Copy the material word for word, starting at its first line and ending with the line that contains "76L164 88H170V91H191V88L196 85V73L191", including that line.
## START Input data
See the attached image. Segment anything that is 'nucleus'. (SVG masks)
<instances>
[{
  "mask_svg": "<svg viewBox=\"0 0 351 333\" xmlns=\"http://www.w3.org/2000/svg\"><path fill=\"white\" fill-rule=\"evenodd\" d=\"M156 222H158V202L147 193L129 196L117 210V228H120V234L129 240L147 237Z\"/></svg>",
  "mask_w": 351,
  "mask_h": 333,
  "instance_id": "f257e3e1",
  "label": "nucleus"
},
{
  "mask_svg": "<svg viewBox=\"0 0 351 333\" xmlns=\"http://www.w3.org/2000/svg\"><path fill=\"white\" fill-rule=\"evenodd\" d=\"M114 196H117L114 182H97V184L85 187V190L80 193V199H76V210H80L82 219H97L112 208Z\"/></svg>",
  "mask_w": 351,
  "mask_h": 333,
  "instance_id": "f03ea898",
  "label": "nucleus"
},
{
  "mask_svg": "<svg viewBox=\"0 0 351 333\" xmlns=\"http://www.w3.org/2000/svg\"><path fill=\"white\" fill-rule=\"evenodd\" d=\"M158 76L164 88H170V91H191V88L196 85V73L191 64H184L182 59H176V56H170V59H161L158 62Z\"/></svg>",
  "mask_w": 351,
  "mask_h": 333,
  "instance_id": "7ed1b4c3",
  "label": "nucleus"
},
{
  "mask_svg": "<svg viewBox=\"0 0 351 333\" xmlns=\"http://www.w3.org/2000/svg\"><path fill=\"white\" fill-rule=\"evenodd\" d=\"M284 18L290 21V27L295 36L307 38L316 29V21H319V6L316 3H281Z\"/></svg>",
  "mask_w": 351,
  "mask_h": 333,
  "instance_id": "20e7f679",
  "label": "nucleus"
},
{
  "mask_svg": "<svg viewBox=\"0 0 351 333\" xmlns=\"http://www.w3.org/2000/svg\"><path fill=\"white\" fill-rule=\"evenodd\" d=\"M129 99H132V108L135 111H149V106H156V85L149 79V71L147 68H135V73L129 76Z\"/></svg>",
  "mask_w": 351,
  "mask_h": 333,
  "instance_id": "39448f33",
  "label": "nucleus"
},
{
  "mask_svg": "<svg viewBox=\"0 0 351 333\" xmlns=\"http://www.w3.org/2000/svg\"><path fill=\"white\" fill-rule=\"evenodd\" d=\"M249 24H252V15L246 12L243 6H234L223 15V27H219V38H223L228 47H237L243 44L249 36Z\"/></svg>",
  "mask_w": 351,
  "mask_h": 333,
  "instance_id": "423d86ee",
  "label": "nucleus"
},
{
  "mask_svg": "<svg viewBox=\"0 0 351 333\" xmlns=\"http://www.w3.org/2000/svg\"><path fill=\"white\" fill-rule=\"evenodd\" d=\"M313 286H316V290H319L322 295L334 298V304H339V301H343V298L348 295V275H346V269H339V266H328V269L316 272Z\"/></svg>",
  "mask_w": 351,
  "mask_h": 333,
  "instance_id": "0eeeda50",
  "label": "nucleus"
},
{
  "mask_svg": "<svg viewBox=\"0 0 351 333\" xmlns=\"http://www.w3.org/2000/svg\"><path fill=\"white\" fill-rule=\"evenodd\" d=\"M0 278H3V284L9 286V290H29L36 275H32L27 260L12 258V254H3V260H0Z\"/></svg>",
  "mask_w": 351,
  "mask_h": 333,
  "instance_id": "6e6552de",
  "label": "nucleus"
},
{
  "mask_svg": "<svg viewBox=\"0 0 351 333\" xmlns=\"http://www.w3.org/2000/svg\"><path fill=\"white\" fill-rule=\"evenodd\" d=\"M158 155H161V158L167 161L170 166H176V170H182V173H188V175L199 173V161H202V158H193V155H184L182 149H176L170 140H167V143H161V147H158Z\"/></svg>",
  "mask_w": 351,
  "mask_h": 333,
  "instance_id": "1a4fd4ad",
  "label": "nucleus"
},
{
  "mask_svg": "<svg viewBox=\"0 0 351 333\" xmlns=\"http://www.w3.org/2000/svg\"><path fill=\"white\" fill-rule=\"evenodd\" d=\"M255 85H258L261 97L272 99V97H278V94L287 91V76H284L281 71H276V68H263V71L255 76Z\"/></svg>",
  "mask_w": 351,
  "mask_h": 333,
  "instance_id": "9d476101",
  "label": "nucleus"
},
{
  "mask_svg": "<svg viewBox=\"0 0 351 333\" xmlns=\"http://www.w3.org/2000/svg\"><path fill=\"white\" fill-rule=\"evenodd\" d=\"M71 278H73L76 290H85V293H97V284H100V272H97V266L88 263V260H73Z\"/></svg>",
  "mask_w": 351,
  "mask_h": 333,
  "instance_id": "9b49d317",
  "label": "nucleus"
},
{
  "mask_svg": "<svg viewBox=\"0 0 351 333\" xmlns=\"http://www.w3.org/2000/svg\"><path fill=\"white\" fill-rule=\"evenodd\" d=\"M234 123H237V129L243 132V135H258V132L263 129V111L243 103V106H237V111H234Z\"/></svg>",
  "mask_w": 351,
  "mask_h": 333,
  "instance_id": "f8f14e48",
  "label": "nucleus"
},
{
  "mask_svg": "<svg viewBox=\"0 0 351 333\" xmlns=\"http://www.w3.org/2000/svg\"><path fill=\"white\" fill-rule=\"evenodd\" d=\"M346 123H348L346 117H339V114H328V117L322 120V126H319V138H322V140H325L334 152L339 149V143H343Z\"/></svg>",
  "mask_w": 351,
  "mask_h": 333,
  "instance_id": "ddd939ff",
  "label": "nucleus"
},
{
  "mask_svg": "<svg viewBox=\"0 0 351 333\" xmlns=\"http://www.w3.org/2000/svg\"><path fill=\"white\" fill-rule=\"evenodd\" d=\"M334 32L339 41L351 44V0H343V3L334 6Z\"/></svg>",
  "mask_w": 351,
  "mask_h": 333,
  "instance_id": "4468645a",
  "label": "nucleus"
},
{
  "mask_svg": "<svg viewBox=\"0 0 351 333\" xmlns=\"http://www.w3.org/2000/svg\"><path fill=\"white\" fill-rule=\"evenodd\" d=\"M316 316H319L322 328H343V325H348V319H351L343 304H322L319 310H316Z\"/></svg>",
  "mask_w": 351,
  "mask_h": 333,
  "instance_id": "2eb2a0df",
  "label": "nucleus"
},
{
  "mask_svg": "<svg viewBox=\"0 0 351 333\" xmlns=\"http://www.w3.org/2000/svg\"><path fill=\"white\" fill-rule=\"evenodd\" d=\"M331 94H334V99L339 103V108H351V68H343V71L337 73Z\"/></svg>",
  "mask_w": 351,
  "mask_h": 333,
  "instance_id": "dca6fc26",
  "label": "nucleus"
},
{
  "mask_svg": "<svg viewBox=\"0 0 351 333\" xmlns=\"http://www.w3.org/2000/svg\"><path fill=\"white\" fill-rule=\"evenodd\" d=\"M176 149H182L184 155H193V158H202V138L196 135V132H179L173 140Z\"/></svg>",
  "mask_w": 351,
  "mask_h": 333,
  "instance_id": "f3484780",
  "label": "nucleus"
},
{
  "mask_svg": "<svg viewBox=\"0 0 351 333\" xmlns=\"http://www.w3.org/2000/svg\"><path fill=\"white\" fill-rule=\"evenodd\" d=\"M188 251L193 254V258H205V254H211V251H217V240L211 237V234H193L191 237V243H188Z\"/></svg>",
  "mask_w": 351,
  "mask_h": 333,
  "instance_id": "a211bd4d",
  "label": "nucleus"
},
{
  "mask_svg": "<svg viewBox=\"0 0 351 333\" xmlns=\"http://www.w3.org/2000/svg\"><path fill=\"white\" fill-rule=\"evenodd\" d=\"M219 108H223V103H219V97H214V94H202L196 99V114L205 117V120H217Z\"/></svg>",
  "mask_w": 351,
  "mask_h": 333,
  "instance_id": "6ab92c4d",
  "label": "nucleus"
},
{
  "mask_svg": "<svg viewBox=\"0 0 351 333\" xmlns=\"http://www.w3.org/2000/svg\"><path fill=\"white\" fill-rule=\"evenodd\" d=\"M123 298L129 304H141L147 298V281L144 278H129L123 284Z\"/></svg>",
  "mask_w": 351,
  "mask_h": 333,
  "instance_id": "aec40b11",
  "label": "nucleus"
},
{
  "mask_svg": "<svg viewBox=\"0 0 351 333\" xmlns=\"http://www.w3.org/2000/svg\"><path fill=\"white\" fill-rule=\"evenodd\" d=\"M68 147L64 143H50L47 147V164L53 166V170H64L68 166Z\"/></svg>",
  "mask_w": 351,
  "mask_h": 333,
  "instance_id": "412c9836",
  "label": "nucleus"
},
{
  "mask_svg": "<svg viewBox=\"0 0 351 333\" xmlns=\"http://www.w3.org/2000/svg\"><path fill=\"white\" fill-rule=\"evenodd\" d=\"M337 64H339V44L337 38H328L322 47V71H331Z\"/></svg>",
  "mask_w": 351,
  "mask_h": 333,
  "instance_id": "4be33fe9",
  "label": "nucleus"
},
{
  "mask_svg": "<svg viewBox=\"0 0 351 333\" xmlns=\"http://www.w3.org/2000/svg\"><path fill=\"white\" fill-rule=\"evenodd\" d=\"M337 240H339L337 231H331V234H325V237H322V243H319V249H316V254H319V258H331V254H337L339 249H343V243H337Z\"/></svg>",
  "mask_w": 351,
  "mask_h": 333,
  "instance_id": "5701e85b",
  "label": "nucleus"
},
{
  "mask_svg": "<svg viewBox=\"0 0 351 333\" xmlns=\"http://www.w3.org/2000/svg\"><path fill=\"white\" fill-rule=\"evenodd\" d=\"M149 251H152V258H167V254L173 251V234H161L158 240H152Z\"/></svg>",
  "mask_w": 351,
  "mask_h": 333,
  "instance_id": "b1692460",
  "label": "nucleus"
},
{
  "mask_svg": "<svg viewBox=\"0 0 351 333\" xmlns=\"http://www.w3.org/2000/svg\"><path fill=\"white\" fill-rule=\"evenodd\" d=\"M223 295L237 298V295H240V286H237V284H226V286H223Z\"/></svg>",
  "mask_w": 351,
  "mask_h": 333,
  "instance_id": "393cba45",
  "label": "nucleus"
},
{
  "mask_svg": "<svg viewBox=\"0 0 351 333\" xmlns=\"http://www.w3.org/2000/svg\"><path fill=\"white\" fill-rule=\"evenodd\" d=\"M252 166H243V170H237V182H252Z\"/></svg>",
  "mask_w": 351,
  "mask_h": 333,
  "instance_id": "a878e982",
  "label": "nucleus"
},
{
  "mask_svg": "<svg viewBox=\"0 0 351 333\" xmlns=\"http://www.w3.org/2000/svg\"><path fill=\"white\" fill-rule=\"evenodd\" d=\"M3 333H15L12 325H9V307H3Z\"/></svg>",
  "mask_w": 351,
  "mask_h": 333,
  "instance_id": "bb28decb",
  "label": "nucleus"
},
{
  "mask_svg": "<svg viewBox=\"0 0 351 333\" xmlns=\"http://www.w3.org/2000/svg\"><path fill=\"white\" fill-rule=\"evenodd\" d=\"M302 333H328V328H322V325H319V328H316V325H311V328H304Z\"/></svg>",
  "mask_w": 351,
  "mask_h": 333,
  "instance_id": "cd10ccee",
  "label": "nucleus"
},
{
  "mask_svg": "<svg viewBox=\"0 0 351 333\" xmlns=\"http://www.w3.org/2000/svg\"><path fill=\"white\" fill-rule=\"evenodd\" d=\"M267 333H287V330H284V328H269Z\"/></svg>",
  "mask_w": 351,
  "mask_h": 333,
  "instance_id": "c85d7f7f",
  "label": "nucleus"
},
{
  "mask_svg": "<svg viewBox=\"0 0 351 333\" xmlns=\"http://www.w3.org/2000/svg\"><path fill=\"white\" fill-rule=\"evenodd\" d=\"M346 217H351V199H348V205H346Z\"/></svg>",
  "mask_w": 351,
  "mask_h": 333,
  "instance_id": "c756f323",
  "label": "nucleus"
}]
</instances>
## END Input data
(Written response):
See the attached image. Segment anything that is 'nucleus'. (SVG masks)
<instances>
[{
  "mask_svg": "<svg viewBox=\"0 0 351 333\" xmlns=\"http://www.w3.org/2000/svg\"><path fill=\"white\" fill-rule=\"evenodd\" d=\"M156 222H158V202L147 193L129 196L117 210V228H120V234L129 240L147 237Z\"/></svg>",
  "mask_w": 351,
  "mask_h": 333,
  "instance_id": "f257e3e1",
  "label": "nucleus"
},
{
  "mask_svg": "<svg viewBox=\"0 0 351 333\" xmlns=\"http://www.w3.org/2000/svg\"><path fill=\"white\" fill-rule=\"evenodd\" d=\"M114 196H117L114 182H97V184L85 187V190L80 193V199H76V210H80L82 219H97L112 208Z\"/></svg>",
  "mask_w": 351,
  "mask_h": 333,
  "instance_id": "f03ea898",
  "label": "nucleus"
},
{
  "mask_svg": "<svg viewBox=\"0 0 351 333\" xmlns=\"http://www.w3.org/2000/svg\"><path fill=\"white\" fill-rule=\"evenodd\" d=\"M158 76L164 88H170V91H191V88L196 85V73L191 64H184L182 59H176V56H170V59H161L158 62Z\"/></svg>",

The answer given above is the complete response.